Productions take more care with historical material in the era of Deadwood and HBO's various biographical films, but there are still exceptions. We'll cut the recent BBC production of Robin Hood some slack for its obvious camp but that still doesn't excuse its lapses into modern dialog ("Okay!") and off-the-rack costumes. The Tudors is Showtime's wretched retelling of the Henry VIII history in which only a few of the supporting roles are even watchable. Despite the richness (and middling accuracy) of the interiors and the richness (and irritating inaccuracy) of much of the costuming and grooming, the series' grating dialog and petulant characterizations are enough to make the discerning viewer long for the late '60s and early '70s run of BBC and ITV studio productions that set a seldom-matched standard for televised historical drama.
Some of those British series were, like Mad Men, original stories and not adaptations, among them The Six Wives of Henry VIII and Upstairs, Downstairs. They were quite simply very well-written and period-accurate plays.

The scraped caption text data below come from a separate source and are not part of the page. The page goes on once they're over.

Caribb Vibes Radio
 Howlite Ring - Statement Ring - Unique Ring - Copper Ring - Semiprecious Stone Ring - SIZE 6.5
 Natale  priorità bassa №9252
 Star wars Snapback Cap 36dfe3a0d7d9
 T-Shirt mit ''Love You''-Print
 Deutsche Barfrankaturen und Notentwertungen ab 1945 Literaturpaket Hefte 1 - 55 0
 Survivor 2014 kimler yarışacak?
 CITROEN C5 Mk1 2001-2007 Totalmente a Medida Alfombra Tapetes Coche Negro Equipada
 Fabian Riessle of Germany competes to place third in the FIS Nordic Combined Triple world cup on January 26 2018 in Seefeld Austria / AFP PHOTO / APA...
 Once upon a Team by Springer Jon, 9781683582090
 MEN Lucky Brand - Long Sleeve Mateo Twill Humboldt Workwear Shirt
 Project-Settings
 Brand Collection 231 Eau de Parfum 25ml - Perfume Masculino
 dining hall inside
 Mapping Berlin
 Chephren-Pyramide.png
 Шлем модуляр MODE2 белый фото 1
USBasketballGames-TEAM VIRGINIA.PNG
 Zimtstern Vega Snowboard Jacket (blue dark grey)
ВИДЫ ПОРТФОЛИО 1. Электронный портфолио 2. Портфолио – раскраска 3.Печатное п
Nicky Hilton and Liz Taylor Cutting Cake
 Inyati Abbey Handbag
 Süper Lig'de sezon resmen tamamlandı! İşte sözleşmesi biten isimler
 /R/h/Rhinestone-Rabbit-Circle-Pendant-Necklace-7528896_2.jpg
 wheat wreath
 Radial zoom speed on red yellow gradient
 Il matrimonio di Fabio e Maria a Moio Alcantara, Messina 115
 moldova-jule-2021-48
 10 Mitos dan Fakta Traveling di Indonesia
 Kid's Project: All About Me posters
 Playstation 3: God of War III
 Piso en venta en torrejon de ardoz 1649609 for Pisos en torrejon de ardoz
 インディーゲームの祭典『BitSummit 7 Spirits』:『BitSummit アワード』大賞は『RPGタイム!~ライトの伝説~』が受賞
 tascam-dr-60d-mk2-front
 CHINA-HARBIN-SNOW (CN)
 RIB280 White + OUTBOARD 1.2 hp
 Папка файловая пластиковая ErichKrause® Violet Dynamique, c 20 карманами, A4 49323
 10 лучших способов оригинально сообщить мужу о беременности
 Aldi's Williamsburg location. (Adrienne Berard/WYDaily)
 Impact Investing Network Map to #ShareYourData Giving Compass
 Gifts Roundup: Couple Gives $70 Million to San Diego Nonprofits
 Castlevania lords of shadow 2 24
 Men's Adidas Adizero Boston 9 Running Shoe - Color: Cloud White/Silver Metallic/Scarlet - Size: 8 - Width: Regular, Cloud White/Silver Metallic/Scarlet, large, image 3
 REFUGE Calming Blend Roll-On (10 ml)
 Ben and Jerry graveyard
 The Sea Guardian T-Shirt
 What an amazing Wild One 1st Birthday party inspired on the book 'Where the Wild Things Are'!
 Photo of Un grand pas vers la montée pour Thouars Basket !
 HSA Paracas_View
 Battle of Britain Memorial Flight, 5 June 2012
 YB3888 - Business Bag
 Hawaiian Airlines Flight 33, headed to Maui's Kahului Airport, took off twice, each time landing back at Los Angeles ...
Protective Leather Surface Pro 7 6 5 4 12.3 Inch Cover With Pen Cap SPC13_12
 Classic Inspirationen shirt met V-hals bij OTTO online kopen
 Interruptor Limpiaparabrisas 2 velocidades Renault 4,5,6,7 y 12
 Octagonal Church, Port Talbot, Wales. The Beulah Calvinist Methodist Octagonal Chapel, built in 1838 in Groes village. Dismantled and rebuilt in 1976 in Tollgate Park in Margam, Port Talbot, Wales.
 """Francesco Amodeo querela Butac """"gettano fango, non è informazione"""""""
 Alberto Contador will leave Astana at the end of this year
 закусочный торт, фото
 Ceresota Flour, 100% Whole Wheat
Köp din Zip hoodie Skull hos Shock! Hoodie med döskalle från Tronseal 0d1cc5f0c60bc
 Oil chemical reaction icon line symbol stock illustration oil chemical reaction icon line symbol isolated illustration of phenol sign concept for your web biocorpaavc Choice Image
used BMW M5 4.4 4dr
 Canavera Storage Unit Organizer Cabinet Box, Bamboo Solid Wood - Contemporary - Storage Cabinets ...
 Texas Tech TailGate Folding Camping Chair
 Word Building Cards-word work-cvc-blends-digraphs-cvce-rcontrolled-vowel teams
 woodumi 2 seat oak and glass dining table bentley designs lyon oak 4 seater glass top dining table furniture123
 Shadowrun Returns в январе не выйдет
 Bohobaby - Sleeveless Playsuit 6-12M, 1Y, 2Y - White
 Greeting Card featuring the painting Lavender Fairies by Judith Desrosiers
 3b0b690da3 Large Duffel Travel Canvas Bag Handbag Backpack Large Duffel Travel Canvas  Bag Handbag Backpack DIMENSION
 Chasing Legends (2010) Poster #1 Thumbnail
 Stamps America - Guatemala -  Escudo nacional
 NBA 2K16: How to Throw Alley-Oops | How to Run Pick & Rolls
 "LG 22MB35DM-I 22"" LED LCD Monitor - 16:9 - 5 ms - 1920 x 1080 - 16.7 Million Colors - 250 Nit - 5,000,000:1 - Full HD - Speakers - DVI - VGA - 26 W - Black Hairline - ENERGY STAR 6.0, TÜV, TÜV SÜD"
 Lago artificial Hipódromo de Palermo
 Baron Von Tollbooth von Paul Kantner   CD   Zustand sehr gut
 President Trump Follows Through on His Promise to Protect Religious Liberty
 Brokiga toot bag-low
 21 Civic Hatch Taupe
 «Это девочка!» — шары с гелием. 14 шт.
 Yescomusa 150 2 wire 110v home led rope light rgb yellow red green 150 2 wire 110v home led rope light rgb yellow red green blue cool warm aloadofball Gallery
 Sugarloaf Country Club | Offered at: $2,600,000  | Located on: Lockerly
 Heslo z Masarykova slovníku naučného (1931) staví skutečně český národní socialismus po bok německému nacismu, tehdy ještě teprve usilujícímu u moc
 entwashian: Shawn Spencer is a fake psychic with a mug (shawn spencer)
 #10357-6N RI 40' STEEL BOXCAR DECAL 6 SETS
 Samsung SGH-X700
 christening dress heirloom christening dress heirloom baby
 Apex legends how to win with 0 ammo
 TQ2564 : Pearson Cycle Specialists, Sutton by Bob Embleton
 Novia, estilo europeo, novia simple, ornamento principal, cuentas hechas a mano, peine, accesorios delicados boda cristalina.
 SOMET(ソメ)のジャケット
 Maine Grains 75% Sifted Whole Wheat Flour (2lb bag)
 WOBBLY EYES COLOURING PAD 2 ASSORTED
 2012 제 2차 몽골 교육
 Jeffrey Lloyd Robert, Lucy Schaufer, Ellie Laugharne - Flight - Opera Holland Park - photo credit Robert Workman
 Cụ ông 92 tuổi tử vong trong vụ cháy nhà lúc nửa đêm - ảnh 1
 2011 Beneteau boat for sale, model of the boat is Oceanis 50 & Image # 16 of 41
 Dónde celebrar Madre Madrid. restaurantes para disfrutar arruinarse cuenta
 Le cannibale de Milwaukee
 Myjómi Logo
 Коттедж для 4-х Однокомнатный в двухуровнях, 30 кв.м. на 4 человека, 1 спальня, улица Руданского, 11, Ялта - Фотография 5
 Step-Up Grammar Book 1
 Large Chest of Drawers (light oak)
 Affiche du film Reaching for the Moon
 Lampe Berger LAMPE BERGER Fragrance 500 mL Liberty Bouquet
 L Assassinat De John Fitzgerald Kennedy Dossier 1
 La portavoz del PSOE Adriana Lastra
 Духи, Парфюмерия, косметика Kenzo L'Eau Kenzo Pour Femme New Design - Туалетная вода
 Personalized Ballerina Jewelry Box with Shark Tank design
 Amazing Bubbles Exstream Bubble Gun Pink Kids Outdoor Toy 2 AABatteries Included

Straight out of the theatrical tradition, these were dramas performed live-to-tape under the constraints of what is now considered primitive studio TV production: they were shot by relatively huge and cumbersome television - not video - cameras, under harsh lights on a few standing sets. Yet the beauty of the dialog, the quality of the performances, and the rich detail of the costumes (copied, albeit cheaply, from portraits and other primary sources) combine to pull the viewer into another place and time, and keep us there, which is exactly what we want from a period piece.